◆ **Study material**:
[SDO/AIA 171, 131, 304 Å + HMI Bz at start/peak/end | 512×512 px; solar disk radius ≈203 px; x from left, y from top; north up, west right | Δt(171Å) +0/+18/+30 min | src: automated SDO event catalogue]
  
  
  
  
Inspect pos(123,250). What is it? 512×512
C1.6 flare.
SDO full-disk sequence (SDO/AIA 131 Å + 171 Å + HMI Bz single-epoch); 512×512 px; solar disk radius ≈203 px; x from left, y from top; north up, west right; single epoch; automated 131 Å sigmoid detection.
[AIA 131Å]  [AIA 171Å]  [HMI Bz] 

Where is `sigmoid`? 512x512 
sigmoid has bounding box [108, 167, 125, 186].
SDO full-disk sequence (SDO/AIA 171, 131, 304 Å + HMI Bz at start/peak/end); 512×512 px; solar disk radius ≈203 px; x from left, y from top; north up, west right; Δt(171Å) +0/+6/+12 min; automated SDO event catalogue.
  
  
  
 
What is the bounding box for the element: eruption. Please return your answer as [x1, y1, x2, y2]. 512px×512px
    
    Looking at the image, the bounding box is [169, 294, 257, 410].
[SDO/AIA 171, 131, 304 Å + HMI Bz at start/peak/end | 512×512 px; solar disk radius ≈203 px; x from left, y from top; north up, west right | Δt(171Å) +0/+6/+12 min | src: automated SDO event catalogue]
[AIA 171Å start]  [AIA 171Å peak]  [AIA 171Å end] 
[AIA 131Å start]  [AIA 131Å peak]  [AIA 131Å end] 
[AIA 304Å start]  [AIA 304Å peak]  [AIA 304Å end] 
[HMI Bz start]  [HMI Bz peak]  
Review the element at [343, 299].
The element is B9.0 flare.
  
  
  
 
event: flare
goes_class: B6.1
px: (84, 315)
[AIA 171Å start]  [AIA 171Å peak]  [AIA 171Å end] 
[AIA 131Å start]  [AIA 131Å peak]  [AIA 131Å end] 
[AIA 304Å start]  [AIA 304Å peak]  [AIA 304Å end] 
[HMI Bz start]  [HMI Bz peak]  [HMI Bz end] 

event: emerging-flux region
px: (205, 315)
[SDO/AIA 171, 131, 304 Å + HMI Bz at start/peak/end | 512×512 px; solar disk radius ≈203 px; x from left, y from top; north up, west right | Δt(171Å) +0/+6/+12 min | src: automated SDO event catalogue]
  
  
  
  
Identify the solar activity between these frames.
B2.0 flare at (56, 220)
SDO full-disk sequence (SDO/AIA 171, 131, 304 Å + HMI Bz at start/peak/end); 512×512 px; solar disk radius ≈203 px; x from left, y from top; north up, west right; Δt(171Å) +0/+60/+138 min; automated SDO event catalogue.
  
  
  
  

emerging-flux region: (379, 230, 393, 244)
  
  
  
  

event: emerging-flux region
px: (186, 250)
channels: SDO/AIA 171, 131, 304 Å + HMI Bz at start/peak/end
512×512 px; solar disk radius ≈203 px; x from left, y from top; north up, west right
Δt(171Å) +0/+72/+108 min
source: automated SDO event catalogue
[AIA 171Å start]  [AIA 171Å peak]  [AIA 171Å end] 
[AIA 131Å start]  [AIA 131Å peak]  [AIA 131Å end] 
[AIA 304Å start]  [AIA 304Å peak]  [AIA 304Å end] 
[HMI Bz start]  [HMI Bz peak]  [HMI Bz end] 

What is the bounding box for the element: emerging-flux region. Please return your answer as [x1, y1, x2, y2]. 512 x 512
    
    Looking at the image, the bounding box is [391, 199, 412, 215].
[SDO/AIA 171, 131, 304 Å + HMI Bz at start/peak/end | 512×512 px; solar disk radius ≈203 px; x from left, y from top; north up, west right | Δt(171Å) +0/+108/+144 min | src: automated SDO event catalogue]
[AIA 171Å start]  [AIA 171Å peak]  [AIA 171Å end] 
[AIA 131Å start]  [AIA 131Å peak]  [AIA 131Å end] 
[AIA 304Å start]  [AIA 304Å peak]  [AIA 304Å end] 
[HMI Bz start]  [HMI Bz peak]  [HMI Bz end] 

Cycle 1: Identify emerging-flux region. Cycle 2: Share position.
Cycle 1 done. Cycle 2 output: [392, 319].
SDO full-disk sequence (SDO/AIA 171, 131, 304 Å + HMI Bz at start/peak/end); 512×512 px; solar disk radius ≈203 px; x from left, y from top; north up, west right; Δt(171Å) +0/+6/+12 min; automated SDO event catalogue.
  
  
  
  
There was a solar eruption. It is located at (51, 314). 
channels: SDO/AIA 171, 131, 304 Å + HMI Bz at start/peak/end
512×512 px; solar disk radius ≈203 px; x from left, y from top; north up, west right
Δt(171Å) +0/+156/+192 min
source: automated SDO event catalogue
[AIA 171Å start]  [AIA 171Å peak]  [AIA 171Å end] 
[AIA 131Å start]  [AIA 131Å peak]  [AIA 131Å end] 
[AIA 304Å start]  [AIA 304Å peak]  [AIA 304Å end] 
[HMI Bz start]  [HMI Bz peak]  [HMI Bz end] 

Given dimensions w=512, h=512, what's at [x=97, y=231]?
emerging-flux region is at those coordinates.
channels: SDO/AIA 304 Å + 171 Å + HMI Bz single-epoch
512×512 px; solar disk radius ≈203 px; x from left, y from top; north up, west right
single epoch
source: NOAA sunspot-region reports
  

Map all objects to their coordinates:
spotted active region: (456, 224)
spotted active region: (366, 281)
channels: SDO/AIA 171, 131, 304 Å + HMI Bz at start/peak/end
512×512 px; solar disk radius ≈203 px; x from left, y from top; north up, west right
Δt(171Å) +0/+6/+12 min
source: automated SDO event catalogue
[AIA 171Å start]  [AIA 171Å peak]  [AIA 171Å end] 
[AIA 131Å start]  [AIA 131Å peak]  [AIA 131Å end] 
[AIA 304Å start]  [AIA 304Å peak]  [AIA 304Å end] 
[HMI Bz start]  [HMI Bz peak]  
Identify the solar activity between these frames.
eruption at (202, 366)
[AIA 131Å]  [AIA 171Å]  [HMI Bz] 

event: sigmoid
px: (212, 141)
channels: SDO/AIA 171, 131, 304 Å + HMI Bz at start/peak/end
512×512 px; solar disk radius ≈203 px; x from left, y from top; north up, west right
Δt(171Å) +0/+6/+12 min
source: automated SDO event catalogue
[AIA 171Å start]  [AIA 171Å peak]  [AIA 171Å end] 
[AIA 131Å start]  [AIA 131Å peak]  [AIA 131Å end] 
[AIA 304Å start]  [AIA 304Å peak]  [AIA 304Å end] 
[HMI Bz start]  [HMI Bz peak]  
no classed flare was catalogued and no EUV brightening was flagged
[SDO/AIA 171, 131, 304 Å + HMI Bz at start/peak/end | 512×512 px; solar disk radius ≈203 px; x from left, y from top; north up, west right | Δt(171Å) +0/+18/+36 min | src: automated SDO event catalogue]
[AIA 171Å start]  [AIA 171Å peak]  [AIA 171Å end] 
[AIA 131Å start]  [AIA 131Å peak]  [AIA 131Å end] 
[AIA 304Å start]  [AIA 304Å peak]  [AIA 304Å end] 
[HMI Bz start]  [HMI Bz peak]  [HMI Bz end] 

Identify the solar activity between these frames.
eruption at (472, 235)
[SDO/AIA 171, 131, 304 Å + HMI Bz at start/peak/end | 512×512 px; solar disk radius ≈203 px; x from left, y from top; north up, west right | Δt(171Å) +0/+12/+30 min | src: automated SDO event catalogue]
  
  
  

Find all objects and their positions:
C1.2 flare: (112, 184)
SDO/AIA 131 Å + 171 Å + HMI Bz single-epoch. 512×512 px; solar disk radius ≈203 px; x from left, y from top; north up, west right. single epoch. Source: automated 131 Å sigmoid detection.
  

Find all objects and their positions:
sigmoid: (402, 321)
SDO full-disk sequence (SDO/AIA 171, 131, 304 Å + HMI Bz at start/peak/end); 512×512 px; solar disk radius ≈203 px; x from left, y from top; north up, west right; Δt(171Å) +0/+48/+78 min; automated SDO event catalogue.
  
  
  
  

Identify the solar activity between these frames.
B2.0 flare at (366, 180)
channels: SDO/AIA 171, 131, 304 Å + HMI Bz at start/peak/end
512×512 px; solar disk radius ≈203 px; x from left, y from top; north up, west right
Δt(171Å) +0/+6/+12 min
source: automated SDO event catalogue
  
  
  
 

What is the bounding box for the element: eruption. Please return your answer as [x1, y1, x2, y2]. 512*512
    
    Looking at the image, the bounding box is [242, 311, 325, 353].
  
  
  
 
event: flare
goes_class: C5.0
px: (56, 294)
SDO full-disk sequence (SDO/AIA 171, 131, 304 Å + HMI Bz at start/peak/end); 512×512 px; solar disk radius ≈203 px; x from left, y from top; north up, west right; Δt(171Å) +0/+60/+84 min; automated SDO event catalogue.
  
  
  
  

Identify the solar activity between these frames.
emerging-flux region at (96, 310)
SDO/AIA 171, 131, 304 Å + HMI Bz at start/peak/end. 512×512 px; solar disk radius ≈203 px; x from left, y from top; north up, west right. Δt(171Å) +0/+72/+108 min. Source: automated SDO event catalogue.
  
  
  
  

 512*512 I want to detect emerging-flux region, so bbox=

◆ **Problem to work on**: If a line in the records above holds the string "Cycle", copy it out.

◆ **Answer to this problem**:
Cycle 1: Identify emerging-flux region. Cycle 2: Share position.
Cycle 1 done. Cycle 2 output: [392, 319].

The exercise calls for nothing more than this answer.